Biking has fast become one of the mainstream modes of alternative transport over the years. The commute to work has been made much smoother and hassle free as a result. Cyclists rarely have to deal with the stress of the morning and evening traffic jams most motorists face going to and fro from work.
However, before getting onto the road, a cyclist must do their research onto the various laws in order to stay informed of the dos and don’ts of the roads.
There are a couple of great posts to read online that go deeper into various cycling laws. In the meantime, this article will serve well as a primer into the various tips and tricks on staying safe whilst biking on the busy roads of your city.
- Don’t Get Distracted
It is important to keep your attention on the road at all times. It is easy to get lost in the freedom that riding a bicycle brings but it is important to keep yourself focused at all times. Using a phone while biking is not appropriate as it slows down your reaction times. Om busy roads you will need fast reflexes and a quick response time.

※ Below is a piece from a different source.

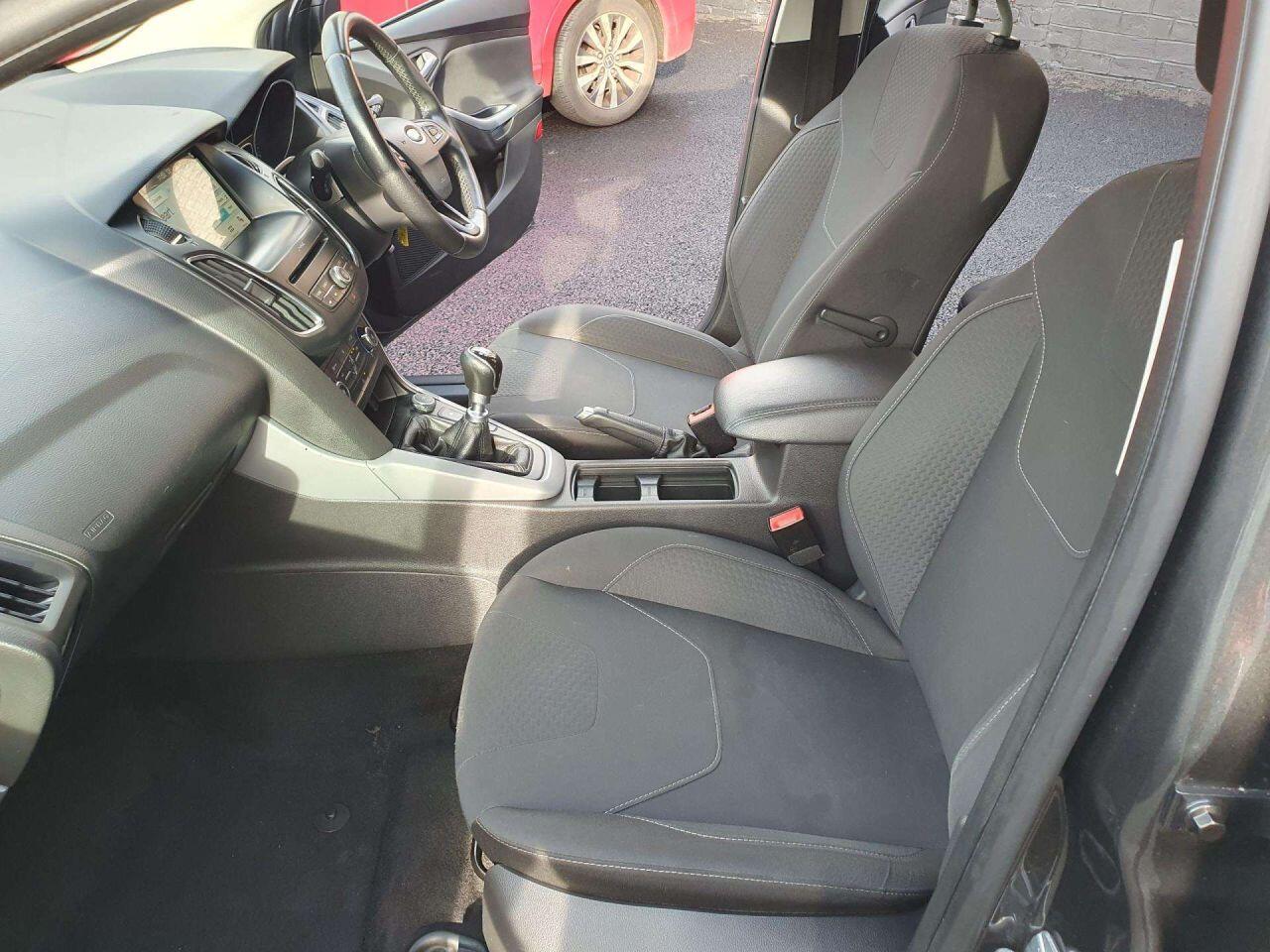 Used Ford Focus 2017 for sale - 76136051: Photo 20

Listening to music on your headphones is highly discouraged. The music will mask the approach of vehicles behind you. You also won’t be able to hear bells or hooters of motorists that wish to catch your attention.
- Anticipate Hazards
Hazard perception is an essential skill to develop for both motorists and cyclists alike. Hazards are objects or obstacles that get in the way of the riding experience. Common hazards that cyclists encounter include:
- Dogs walking without leashes
- Pedestrians crossing the road
- Potholes and other debris
- Vehicles swerving to avoid hazards
- Vehicles entering the road
You should also be on the lookout for parked cars with occupants inside. They may open their doors at any time and require you to take evasive action. A reliable solution to this is to calculate what is known as the ‘door zone’ this is the space that the door will occupy when open.
- Be Visible
Cyclists are often overlooked on the road by motorists. They do not do this intentionally. They are just wired to watch out for larger objects (other cars). Cyclists can improve their road presence on the road by wearing high visibility clothing. Alternatively, they could wear a reflector vest over their clothes and attach reflective straps to their ankles.

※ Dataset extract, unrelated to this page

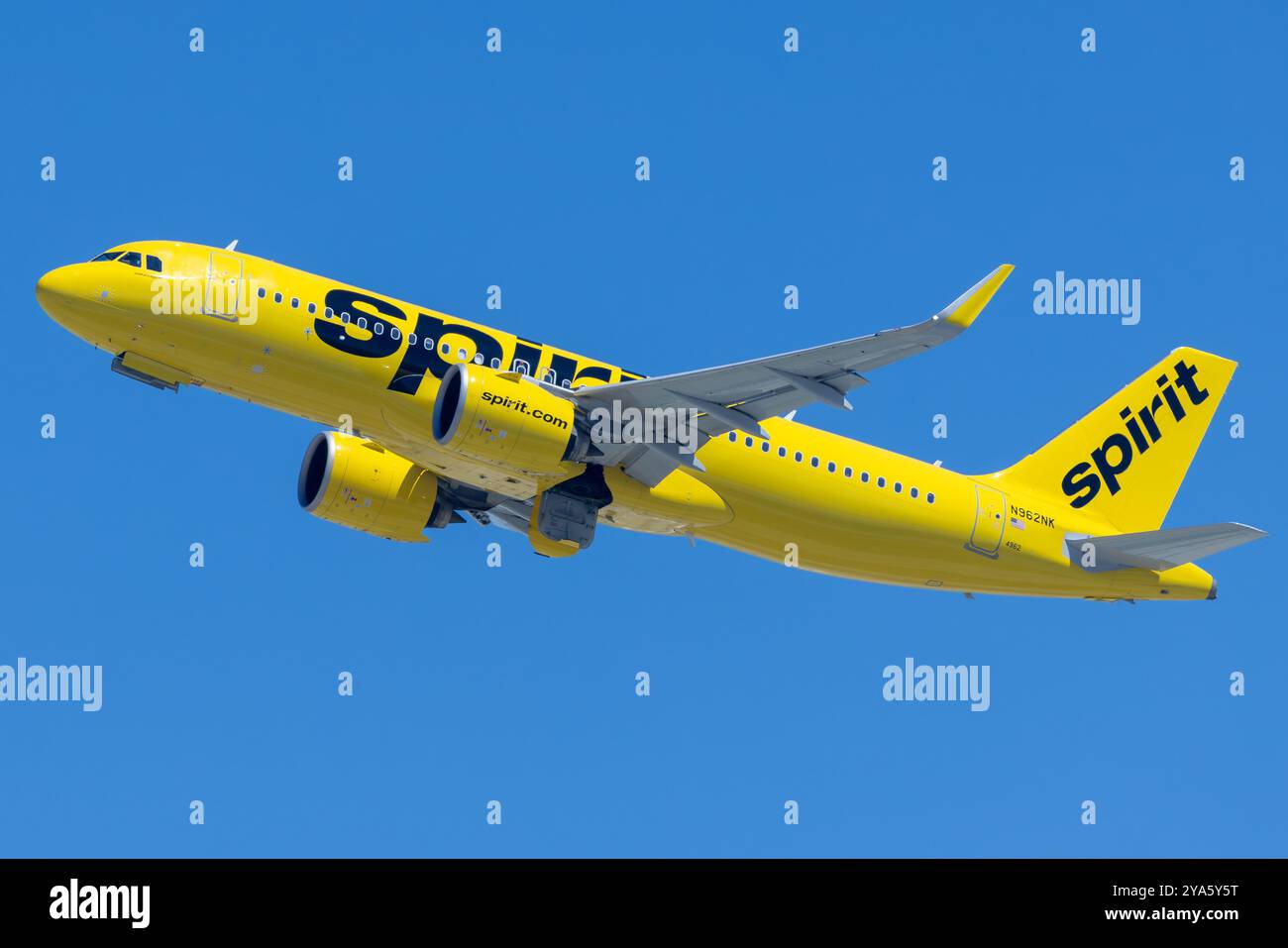 Spirit airlines plane interior hi-res stock photography and images - Alamy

Maintain eye contact with other road users to improve your visibility. This ensures that they notice your presence on the road and can mitigate the chances of a misunderstanding or accident happening.
- Know Your Signals
As a cyclist, it is important to know the rules of the road. Most cycling accidents are a result of improper signaling at intersections. A driver cannot interpret or anticipate your actions without getting the appropriate cues from you. Basic signaling indications include:
- When turning: One arm should be extended horizontally pointing in the direction you are about to turn
- When slowing down: One arm slightly extended to the side with your palm facing down. Raise your hand up and down at wrist height.

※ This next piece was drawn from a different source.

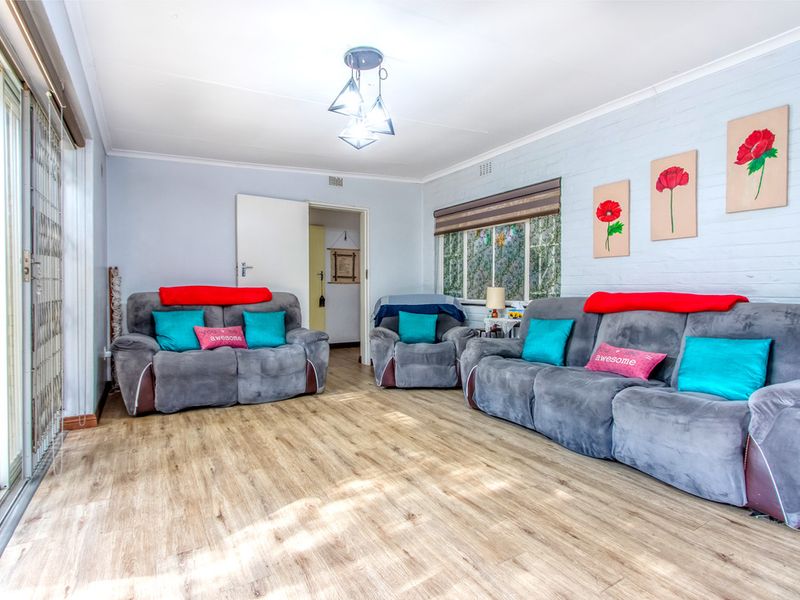 Versatile Multi-Unit Property with Excellent Rental Income Potential - Photo 9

- When stopping: One arm extended vertically upwards with your palm facing forward
- Avoid Blind Spots
As a cyclist, you must be aware at all times and ensure that you’re not travelling in a blind spot. Trucks and other big vehicles have bigger blind spots compared to normal vehicles. Take into consideration that if you cannot see their side mirrors, chances are they cannot see you.
- Behave Like You’re In A Car
The laws governing motorists are more or less the same laws that govern cyclists. This means it’s best for you to behave like you’re driving a motorized vehicle. That way, you won’t be tempted to take any shortcuts that you wouldn’t have had you been in an actual car.
Instead of switching lanes abruptly, signal when you should and also stop when you should, that way, car drivers will be more likely to follow suit and respect your right of way. Road rules are meant to protect you and limit the extent or even the possibility of road accidents, so other riders will also be eager to let you make a safe lane change.
- Stay In Your Lane
Wherever possible, stay in your designated bike path. If there’s no bike path, stay in the correct outer lane and be predictable in your movements. Resist the urge to go onto the sidewalk. Sidewalks are for pedestrians and, more likely than not, you’ll just end up colliding into someone.
While it is not an exhaustive list, these tips will help you enter the roads with confidence that you have taken the basic precautions to ensure your safety while biking along busy roads.